• Records for this exercise:
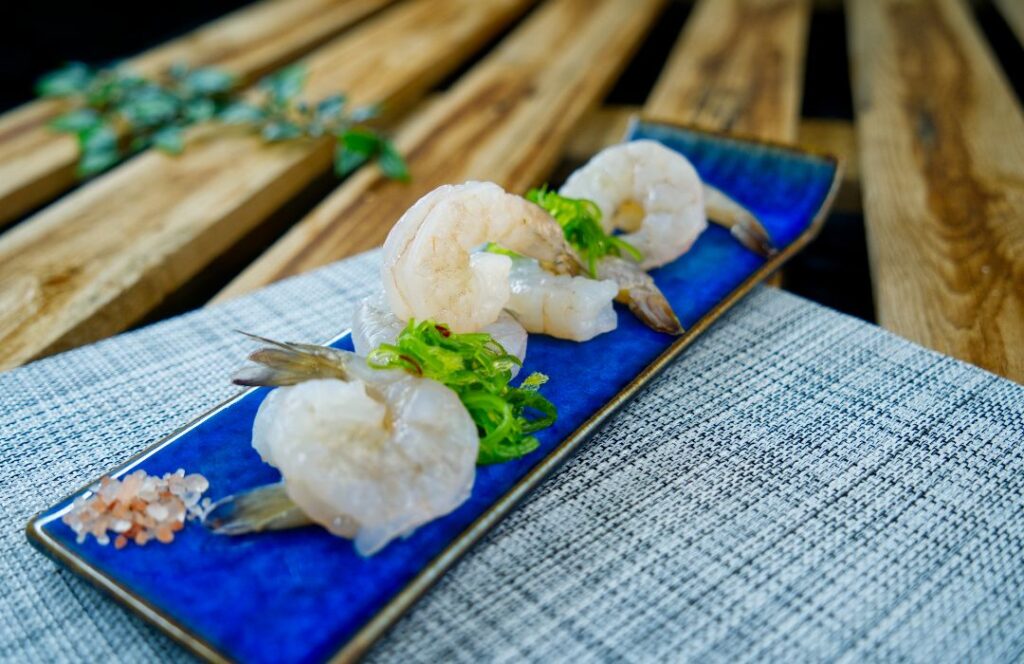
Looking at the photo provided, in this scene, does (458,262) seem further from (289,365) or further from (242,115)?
(242,115)

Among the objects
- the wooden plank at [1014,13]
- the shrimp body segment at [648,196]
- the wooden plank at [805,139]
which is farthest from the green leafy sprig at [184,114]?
the wooden plank at [1014,13]

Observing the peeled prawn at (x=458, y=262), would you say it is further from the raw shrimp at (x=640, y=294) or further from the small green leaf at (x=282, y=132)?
the small green leaf at (x=282, y=132)

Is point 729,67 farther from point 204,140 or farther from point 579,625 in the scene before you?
point 579,625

• Given task:
Can you format every line of the items above as a Markdown table with the columns Row and Line, numbering the rows, skipping blank lines, and leaving out the pictures?

• Output for this exercise:
| Row | Line |
|---|---|
| 1 | Looking at the photo provided, in this scene, does (458,262) seem further from (289,365) or further from (242,115)? |
| 2 | (242,115) |
| 3 | Among the objects |
| 4 | - the wooden plank at [1014,13] |
| 5 | - the shrimp body segment at [648,196] |
| 6 | - the wooden plank at [805,139] |
| 7 | which is farthest from the green leafy sprig at [184,114]? |
| 8 | the wooden plank at [1014,13] |
| 9 | Observing the peeled prawn at (x=458, y=262), would you say it is further from the raw shrimp at (x=640, y=294) or further from the small green leaf at (x=282, y=132)? |
| 10 | the small green leaf at (x=282, y=132) |
| 11 | Is point 729,67 farther from point 204,140 or farther from point 579,625 in the scene before you? |
| 12 | point 579,625 |